Fall 2006 Events Schedule | Database Research Group | UW

[Please remove <h1>]

Fall 2006

Note: Events of interest to the Database Research Group are posted to the uw.cs.database newsgroup and are mailed to the db-group@lists.uwaterloo.ca mailing list. There are actually three mailing lists aggregated into the db-group list: db-faculty (for DB group faculty), db-grads (for DB group graduate students), and db-friends (for DB group alumni, visitors, and friends). If you wish to subscribe to one of these three lists (or to unsubscribe), please visit https://lists.uwaterloo.ca/mailman/listinfo/<listname>, where <listname> is the list you wish to subscribe to.
DB group meetings
The DB group meets most Friday afternoons at 2pm, usually in DC1331. See the list of current events for times and locations of upcoming meetings. Each meeting lasts for an hour and features an informal presentation by one of the members of the group. Everyone is welcome to attend. These talks are intended to raise questions and to stimulate discussion rather than being polished presentations of research results. Speakers are determined using a rotating speaker list, which can be found on the DB group meeting page
DB seminar series
The DB seminar series features visiting speakers. These seminars are more-or-less monthly, and are usually scheduled on Monday mornings at 11am. See the list of current events for times and locations of upcoming seminars. The full schedule can be found on the DB seminar series page.

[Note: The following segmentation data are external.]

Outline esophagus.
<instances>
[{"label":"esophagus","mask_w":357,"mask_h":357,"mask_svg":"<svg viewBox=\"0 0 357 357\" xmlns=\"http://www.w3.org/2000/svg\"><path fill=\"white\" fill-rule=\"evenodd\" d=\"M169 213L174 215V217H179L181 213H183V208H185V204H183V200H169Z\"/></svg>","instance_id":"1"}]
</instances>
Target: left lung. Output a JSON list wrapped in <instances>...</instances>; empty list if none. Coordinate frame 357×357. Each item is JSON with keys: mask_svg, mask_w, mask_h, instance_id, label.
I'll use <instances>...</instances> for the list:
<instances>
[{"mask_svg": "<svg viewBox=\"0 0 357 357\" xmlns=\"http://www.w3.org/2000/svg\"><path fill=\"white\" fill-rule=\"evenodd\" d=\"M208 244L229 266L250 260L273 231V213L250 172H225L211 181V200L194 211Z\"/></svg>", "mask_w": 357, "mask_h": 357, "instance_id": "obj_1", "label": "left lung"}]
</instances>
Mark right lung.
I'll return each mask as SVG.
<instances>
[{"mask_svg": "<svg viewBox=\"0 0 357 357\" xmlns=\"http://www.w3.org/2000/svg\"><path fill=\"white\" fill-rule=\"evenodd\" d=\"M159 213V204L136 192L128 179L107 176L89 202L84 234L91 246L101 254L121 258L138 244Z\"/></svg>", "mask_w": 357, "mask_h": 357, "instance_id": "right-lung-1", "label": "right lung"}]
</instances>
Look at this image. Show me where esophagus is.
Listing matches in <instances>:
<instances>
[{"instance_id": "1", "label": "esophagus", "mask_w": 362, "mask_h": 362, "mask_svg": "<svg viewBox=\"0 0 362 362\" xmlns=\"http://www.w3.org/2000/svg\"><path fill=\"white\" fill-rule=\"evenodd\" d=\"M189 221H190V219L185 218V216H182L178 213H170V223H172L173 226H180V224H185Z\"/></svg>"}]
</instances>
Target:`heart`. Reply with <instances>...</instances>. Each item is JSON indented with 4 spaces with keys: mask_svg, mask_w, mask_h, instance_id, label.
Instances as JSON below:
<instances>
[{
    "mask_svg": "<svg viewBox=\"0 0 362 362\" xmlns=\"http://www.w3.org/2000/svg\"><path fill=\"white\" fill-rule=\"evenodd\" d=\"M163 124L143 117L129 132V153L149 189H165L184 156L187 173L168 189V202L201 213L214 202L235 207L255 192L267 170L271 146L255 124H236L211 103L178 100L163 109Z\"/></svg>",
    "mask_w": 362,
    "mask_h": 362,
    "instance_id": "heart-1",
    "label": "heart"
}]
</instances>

Recent and Upcoming Events


DB Meeting: Friday September 22, 2:00pm, DC 1304 (Please note room change)
Title: Kickoff Meeting

DB Seminar: Monday, September 25, 11:00am, DC 1304
Speaker: Amol Deshpande, University of Maryland
Title: MauveDB: Managing Uncertain Data using Statistical Models

Seminar: - CANCELLED - Wednesday, September 27, 1:30pm, DC 1304
Speaker: - CANCELLED - Chen Li, UC Irvine
Title: - CANCELLED - Answering Approximate Queries Efficiently
Abstract: Many database applications have the emerging need to answer approximate queries efficiently. Such a query can ask for strings that are similar to a given string, such as "names similar to Schwarzenegger" and "telephone numbers similar to 412-0964," where "similar to" uses a predefined, domain-specific function to specify the similarity between strings, such as edit distance. There are many reasons to support such queries. To name a few: (1) The user might not remember exactly the name or the telephone number when issuing the query. (2) There could be typos in the query. (3) There could be errors or inconsistencies even in the database, especially in applications such as data cleaning.

In this talk we will present some of our recent results on answering approximate queries efficiently. One problem related to optimizing such queries is to estimate the selectivity of a fuzzy string predicate, i.e., estimating how many strings in the database satisfy the predicate. We develop a novel technique, called SEPIA, to solve the problem. We will present the details of this technique using the edit distance function. We study challenges in adopting this technique, including how to construct its histogram structures, how to use them to do selectivity estimation, and how to alleviate the effect of non-uniform errors in the estimation. We discuss how to extend the techniques to other similarity functions. We show the results of our extensive experiments.

Time permitting, we will also briefly report our other related results. One is on supporting fuzzy queries with both predicates on numeric attributes (e.g., salary > 50K) and predicates on string attributes (e.g., telephone numbers similar to 412-0964). Another one is on how to relax conditions in an SQL query that returns an empty answer. These results are based on three recent papers in VLDB'2005 and VLDB'2006.

Bio: Chen Li is an assistant professor in the Department of Computer Science at the University of California, Irvine. He received his Ph.D. degree in Computer Science from Stanford University in 2001, and his M.S. and B.S. in Computer Science from Tsinghua University, China, in 1996 and 1994, respectively. He received a National Science Foundation CAREER Award in 2003. He is currently a part-time Visiting Research Scientist at Google, Santa Monica. His research interests are in the fields of database and information systems, including data integration and sharing, data cleansing, data warehousing, and data privacy. More information is available at: http://www.ics.uci.edu/~chenli/

DB Meeting: Friday September 29, 2:00pm, DC 1331
Speaker: Matthew Young-Lai
Title: Logging and Crash Recovery
Abstract: The choice between logical and physical logging is a trade-off. Physical logging writes much more data to the log. Logical logging requires more expensive management of the relationship between the persistent database on disk and the cache in memory. The following papers develop a theory that improves the understanding of this issue and implies the possibility of better logging strategies. I'll overview some of the ideas.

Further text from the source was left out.